There are perhaps more parallels between the Red Bull franchise, which owns clubs in Austria, Brazil, Germany, and the United States, and Barnsley’s royal redbrick facade and the wooden seats of the West Stand than at first glance. This week the Chinese-American billionaire Chien Lee, whose Pacific Media Group consortium bought Barnsley in 2017, added the Danish club Esbjerg to its stable of clubs, which includes Oostende, who are flying high in the Belgian First Division after finishing second-bottom last season, and Nancy, who have made strides in Ligue 2 since the takeover in January. Both are run day to day by Gauthier Ganaye, the former Barnsley chief executive.

“It is on a smaller scale than Red Bull, but the idea and the intent of the ownership group was to create this ecosystem where each club is run with this financial model and recruitment model,” Murphy says. “Red Bull as a global club, and a global brand, their approach has been unique on several fronts and to try and emulate what they are doing, on and off the field, would only make sense. Brentford have set the standard in the Championship with how they are able to, on a smaller budget and with fewer resources than some competitors, steadily climb by finding talent that is undervalued and underused, and move those pieces on and bring new ones in.”

Barnsley are at pains to avoid talk of the P-words – promotion and the Premier League – but are quick to spy potential, with Callum Styles, who joined from Bury as an 18-year-old after scouts tracked him in League Two, a prime example. Styles has flourished in midfield and at left wing-back and, on the opposite flank, Callum Brittain has shone since signing from MK Dons in October.

In January, Liam Kitching followed Ethan Pinnock, now of Brentford, in signing from Forest Green, while Conor Chaplin, a nippy striker, was identified while breaking through at Portsmouth before signing from Coventry. Not every signing is a triumph but the pathway is clear. “They have a track record of pushing young players into the first team and that appealed,” says Styles. “It was the right decision in terms of not getting lost as a youngster.”

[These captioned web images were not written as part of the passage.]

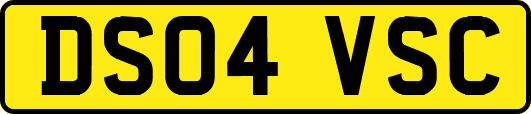 DS04VSC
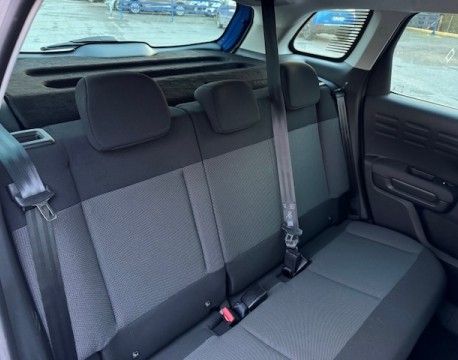 C3 AIRCROSS PURETECH 110CH S&S SHINE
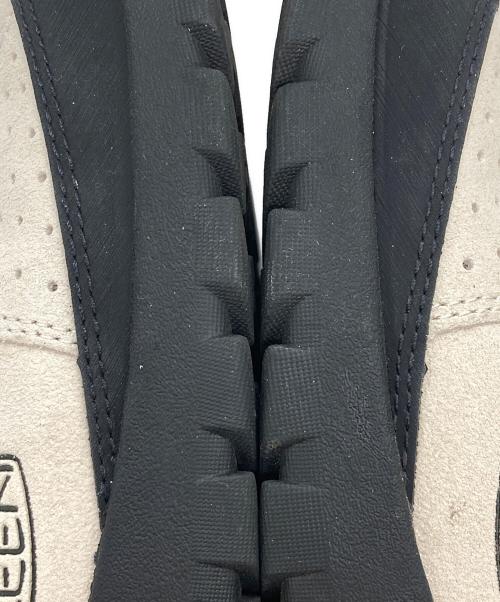 KEEN（キーン）KEEN (キーン) ローカットスニーカー/ジャスパー ロックス エスピー ホワイト サイズ:27の古着・服飾アイテム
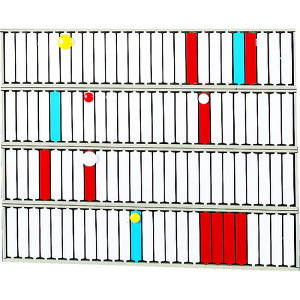 LIHIT qg ]W(100) (1) iԁFS2534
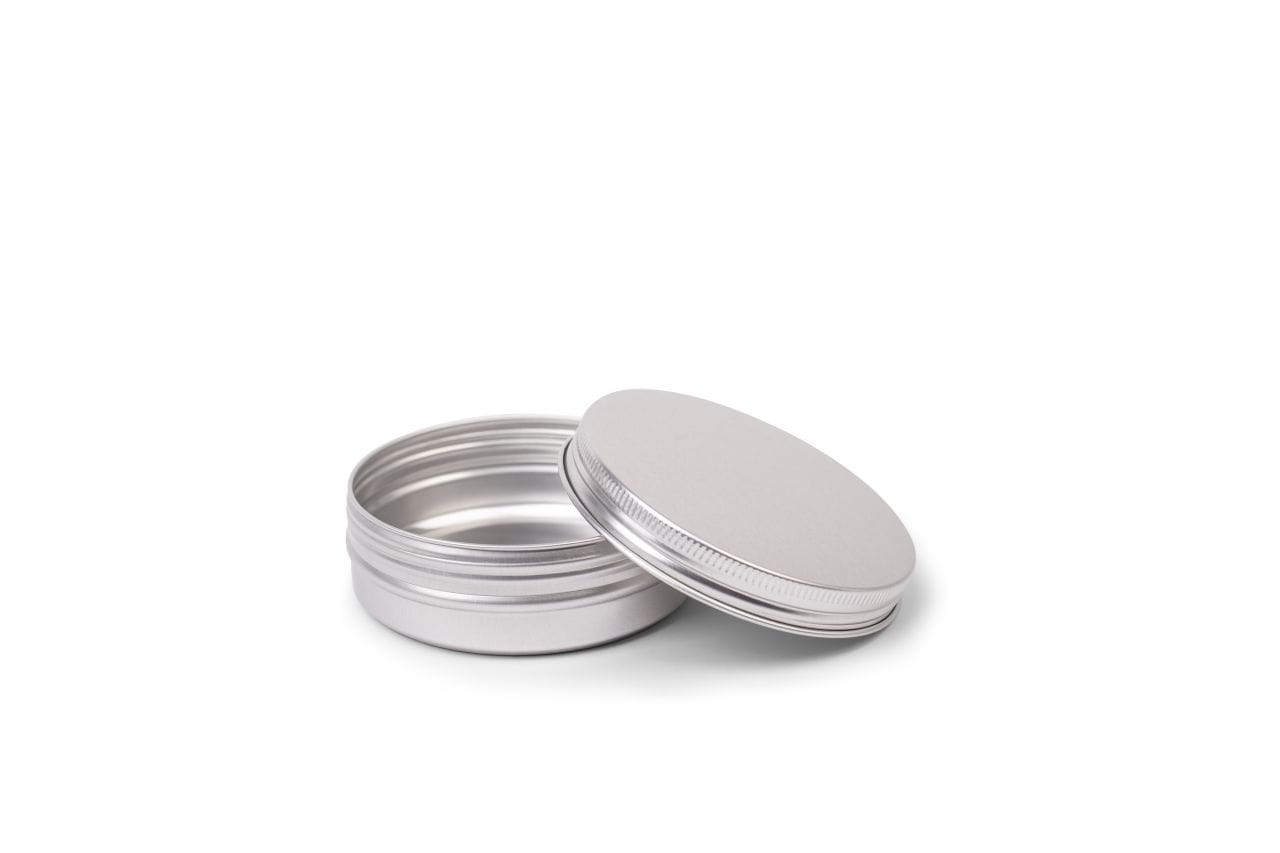 125ml Cremedosen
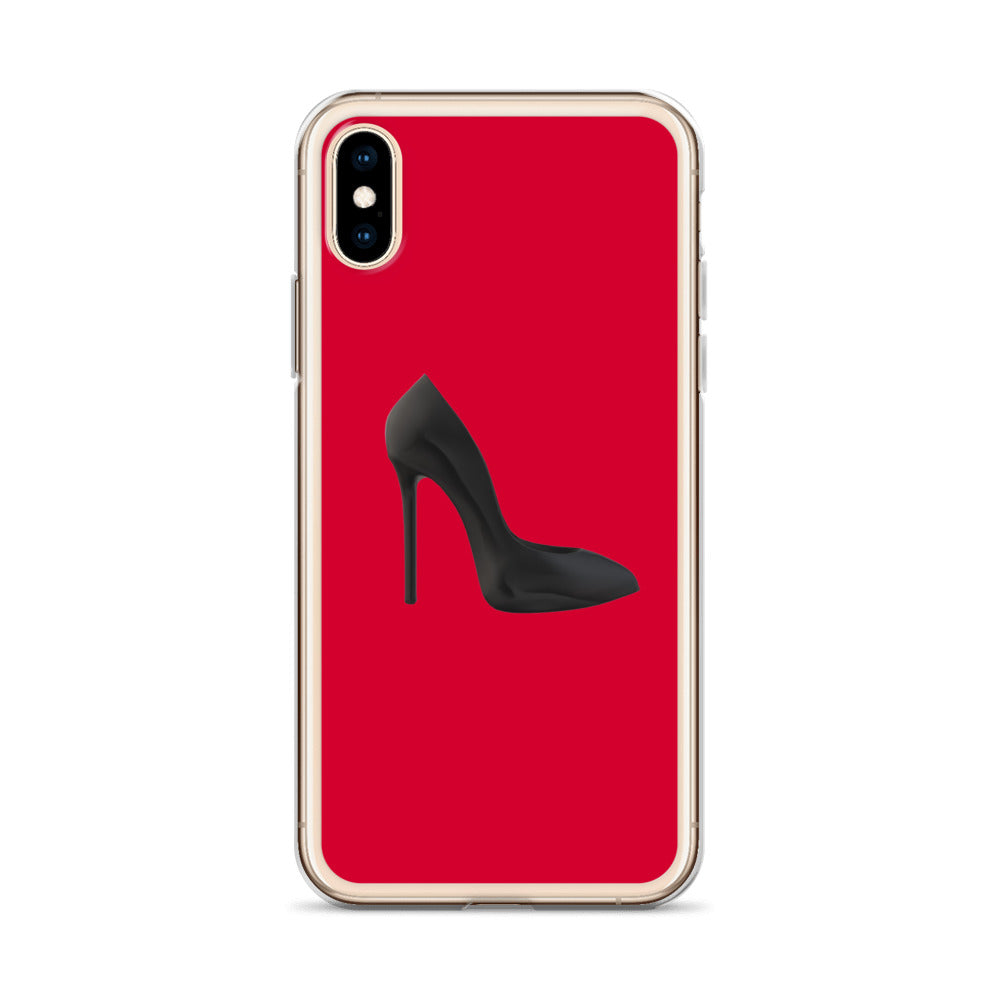 iPhone® Case Stiletto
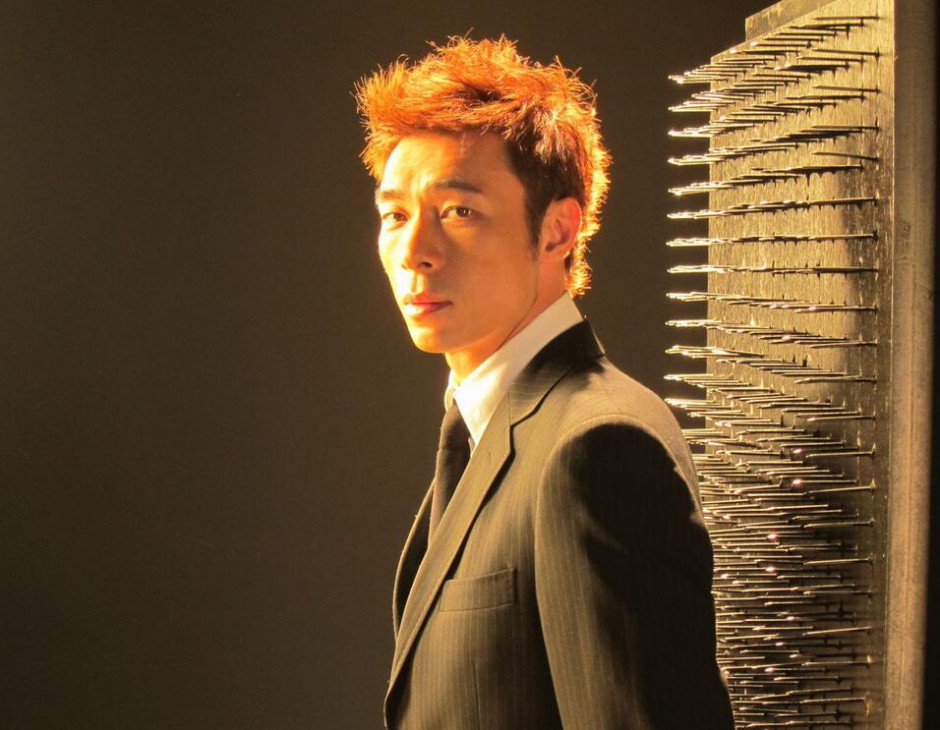 许志安个人资料介绍 与郑秀文22年坎坷情路回顾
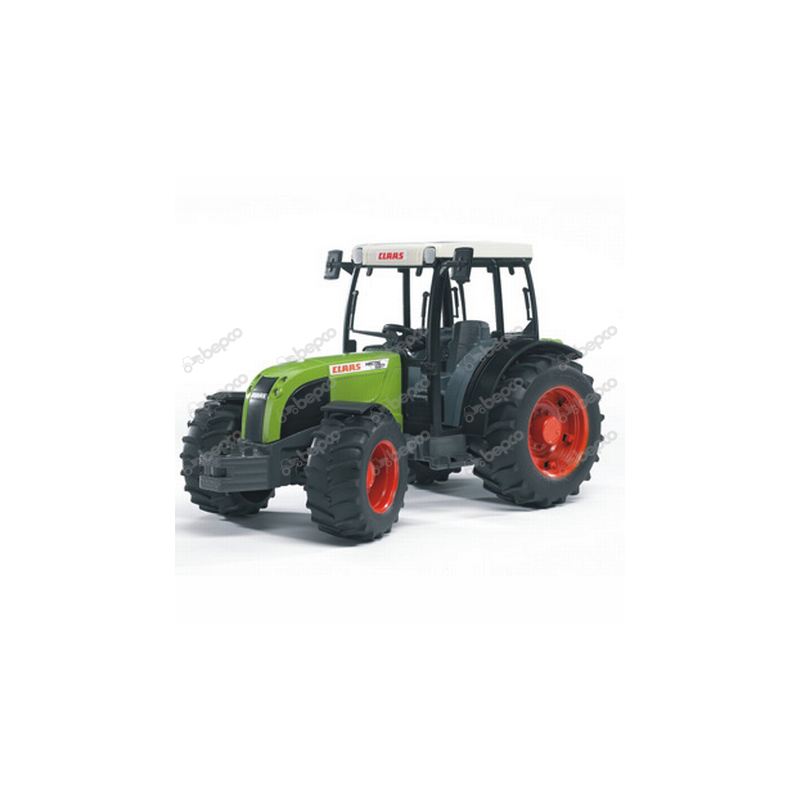 Tractor Claas Nectis 267F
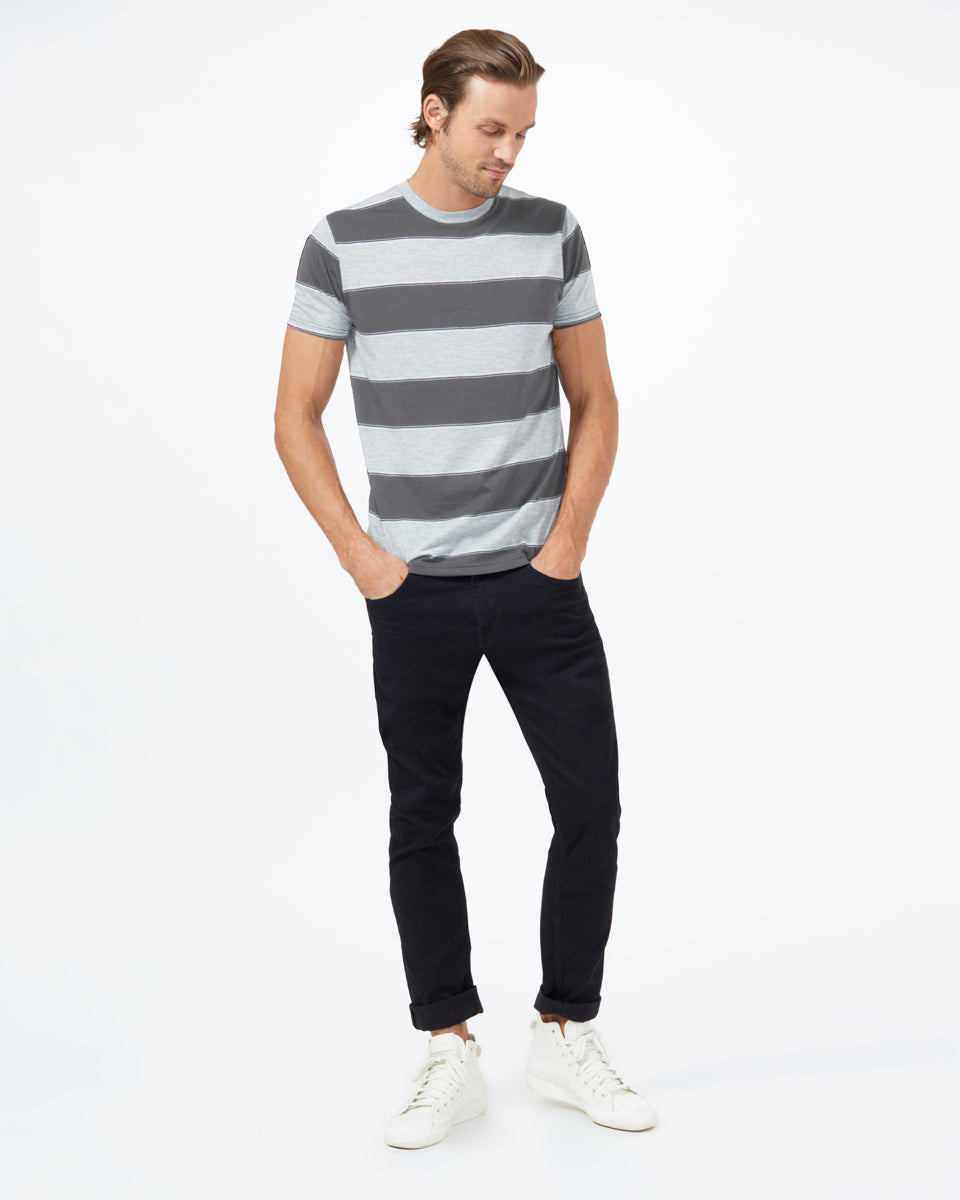Rugby Stripe T-Shirt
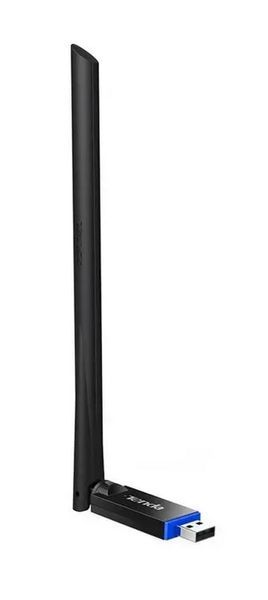 WiFi-адаптер TENDA AC650, USB Tenda U10 U10 фото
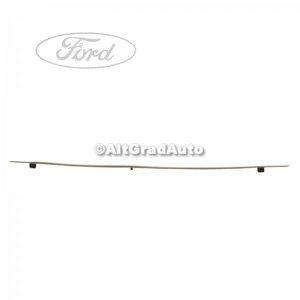 Bandou usa spate stanga negru 5 usi Ford Fiesta (2002-2005) 1.25 16V 75 HP oe 1220960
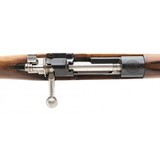 "Persian Model 98/29 Mauser Rifle (R29984)" - 5 of 7
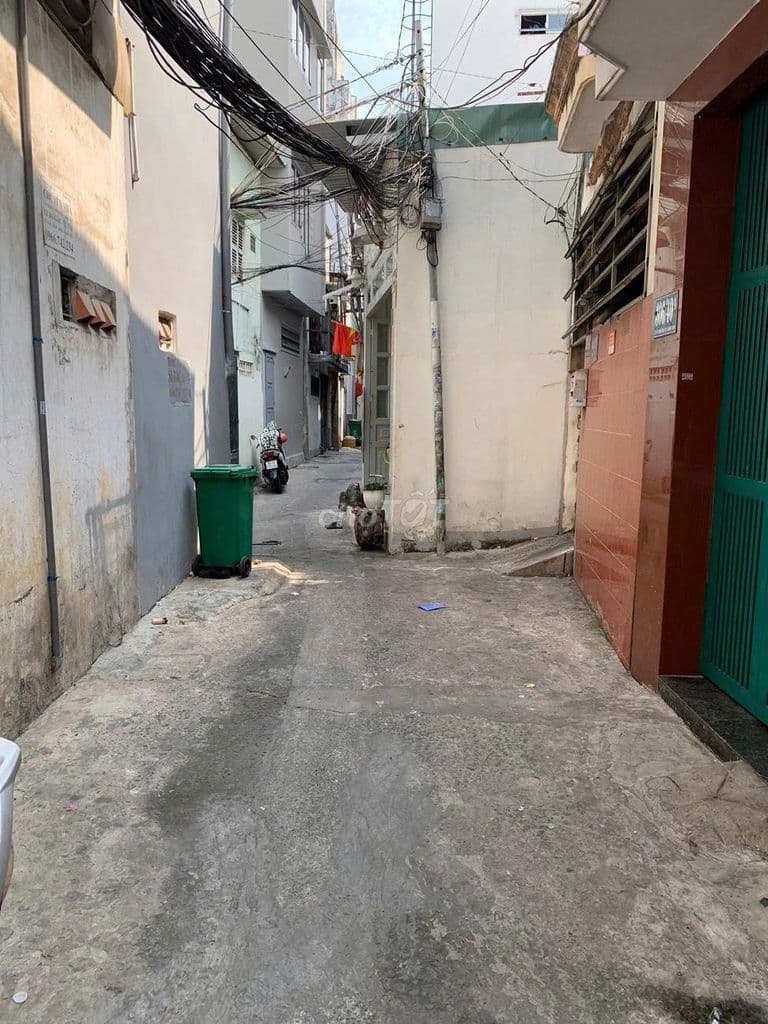 CHÍNH CHỦ CẦN BÁN NHÀ TRUNG TÂM TP. HCM. - Ảnh 3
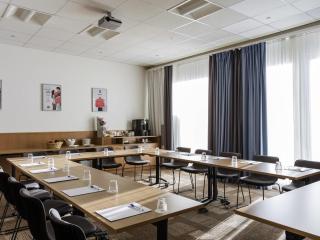 ibis Winterthur City - 6
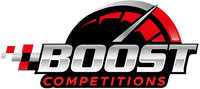 Boost Competitions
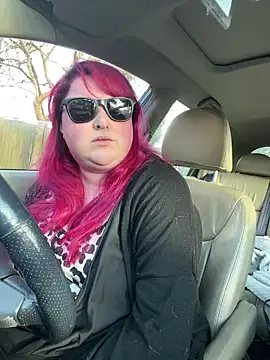 BBW GoddessK online show from 02/27/25, 03:26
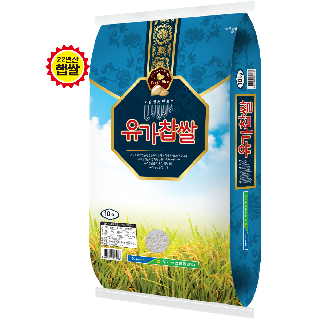 [유가농협] 유가찹쌀10kg/ 지역 특산품/ 14시 이전 주문시 당일발송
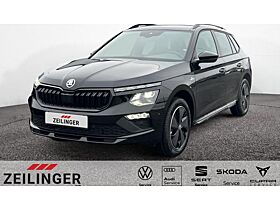 Skoda Kamiq Monte Carlo 1.5 TSI DSG|ACC|WINTERPLUS|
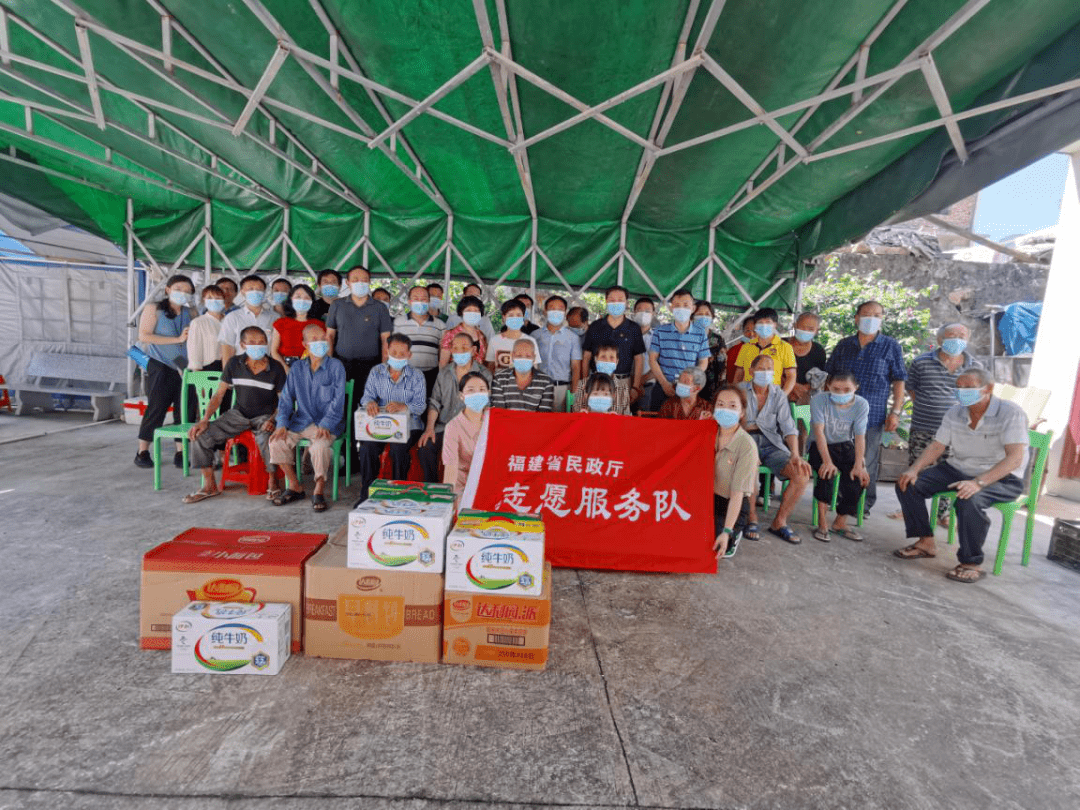 石圳養老院,永泰縣革命烈士陵園,太原村鄉村振興項目實踐基地等地開展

On Wednesday, Ismaël again played his party trick: a triple change before the hour mark to replenish his attack as if a Formula One car refuelling. “Exactly,” says the Frenchman, who has made more substitutions (139) than any other team this season. “My concern is: how can I keep the intensity high throughout the 90 minutes? That is why I was very delighted that we would have five substitutes [this season] because the front three are very important to our philosophy.”

Barnsley’s use of data has been accelerated since Beane came on board but the approach was the baby of the late former owner Patrick Cryne, whose son, James, owns a minority stake and heads the club’s recruitment operation. Incredibly, in a division awash with overspend, the club’s record signing remains the £1.5m they paid for Georgi Hristov in 1997.

“We face teams week in, week out that have eight, nine, maybe sometimes 15 times the budget of what we are working with,” says Murphy. “I think that is another reason why we have to stick to our true north in the path that we are on with the data because if we go outside the lane and say: ‘OK, with this one player we are going to go beyond our means,’ then the dam breaks. We are bearing the fruit of our philosophy and, hopefully, that can continue.”